George Truskey, the R. Eugene and Susie E. Goodson Distinguished Professor of Biomedical Engineering, received the 2021 Chris Jacobs Award from the Cellular and Molecular Bioengineering (CMBE) Special Interest Group within the Biomedical Engineering Society (BMES).

Truskey received the award due to his numerous contributions to the formation and maturation of the CMBE field through key leadership roles in BMES, the National Institutes of Health, and the American Institute for Medical and Biological Engineering. He was also recognized for providing key leadership, insight and vision as the president of BMES during the creation of the CMBE Special Interest Group, which was created to bring together researchers with diverse backgrounds in scientific and clinical interests to better understand how physical forces control biological processes.

“The Cellular and Molecular Bioengineering Special Interest Group was formed due to the concerted efforts of Chris Jacobs, Ed Guo, Shu Chien and a number of other BMES members,” says Truskey. “This is the most active group within BMES, reflecting the tremendous research advances occurring in the field, and I’m deeply honored to receive this award and pleased to have played a role in the formation of the CMBE Interest Group.”

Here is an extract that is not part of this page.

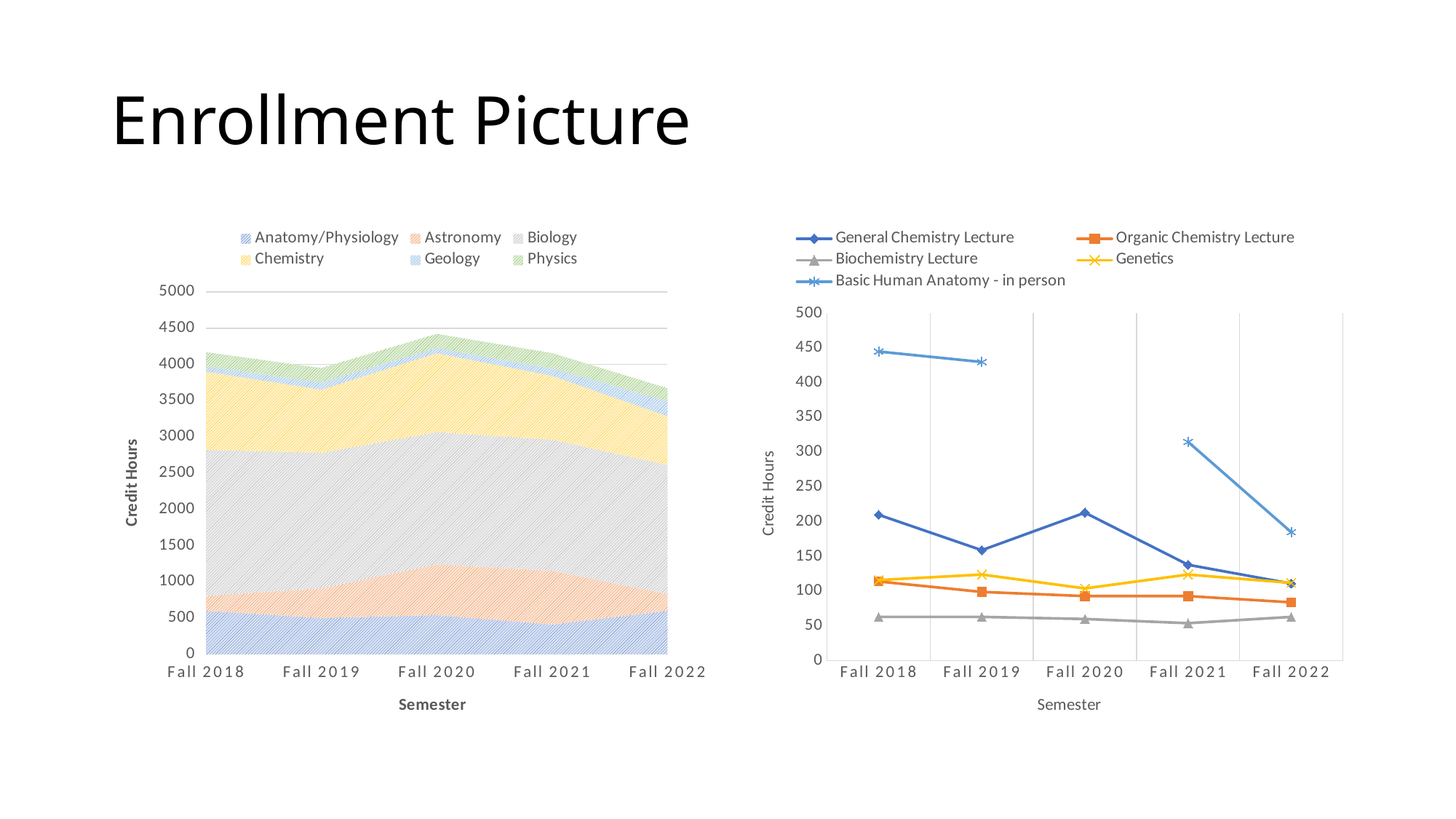
In the right-hand chart, is the value for General Chemistry Lecture in Fall 2019 greater or less than 200? less In the right-hand chart, which is larger in Fall 2020: General Chemistry Lecture or Organic Chemistry Lecture? General Chemistry Lecture How many series does the legend of the left-hand chart list? 6 In the right-hand chart, which series has the highest value in Fall 2018? Basic Human Anatomy - in person In the right-hand chart, does the Organic Chemistry Lecture series rise or fall from Fall 2018 to Fall 2022? fall How many semesters are shown along the x axis of the left-hand chart? 5 In the right-hand chart, which series has the lowest value in Fall 2021? Biochemistry Lecture What kind of chart is the chart on the right of the slide? line chart In the right-hand chart, is the value for Biochemistry Lecture in Fall 2020 greater or less than 100? less In the left-hand chart, is the total stacked value for Fall 2022 greater or less than 4000? less How many series does the legend of the right-hand chart list? 5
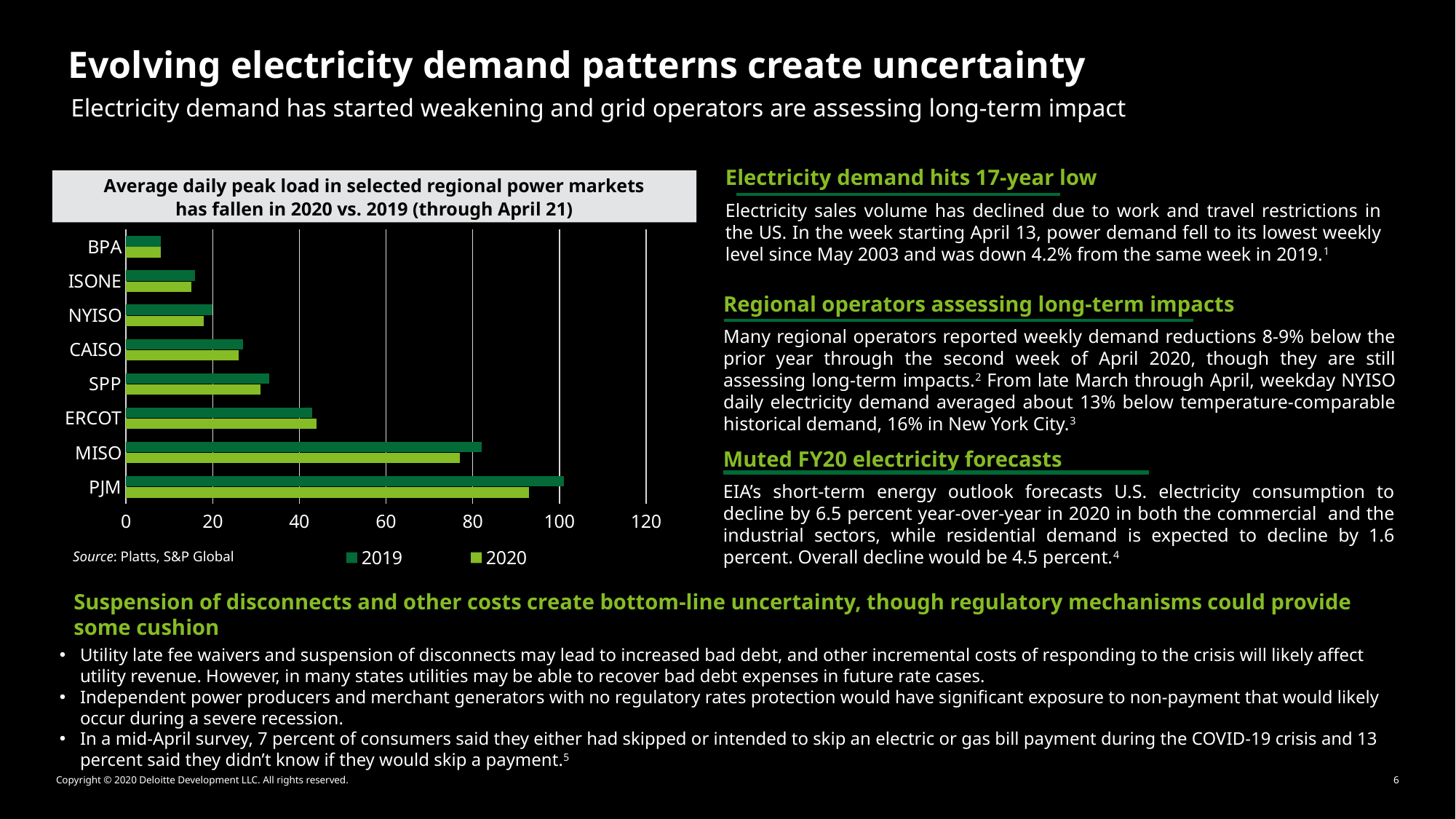
How many series does the chart legend list? 2 How many regional power markets are shown on the chart? 8 Is the 2020 value for ERCOT greater or less than 40? greater Is the 2019 value for BPA greater or less than 20? less Is the 2020 value for PJM greater or less than 100? less What kind of chart is shown on the slide? bar chart Which regional power market has the lowest average daily peak load in 2020? BPA What source is cited for the chart data? Platts, S&P Global Which is larger, the 2019 value for MISO or the 2019 value for ERCOT? MISO Which regional power market has the highest average daily peak load in 2019? PJM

Truskey has been a member of the Duke engineering faculty since 1987, and he served as the chair of Duke Biomedical Engineering from 2003-2011. He leads research focused on the effect of physical forces on the function of vascular cells and skeletal muscle, cell adhesion, and the design of engineered tissues. His lab has developed novel lab-on-a-chip models to study topics spanning how blood vessels respond to various drugs, the connection between cardiovascular and autoimmune diseases, and rare diseases including Hutchinson-Gilford Progeria Syndrome.

Truskey received a plaque and a named lecture during the Cellular and Molecular Bioengineering conference held on January 22, 2022.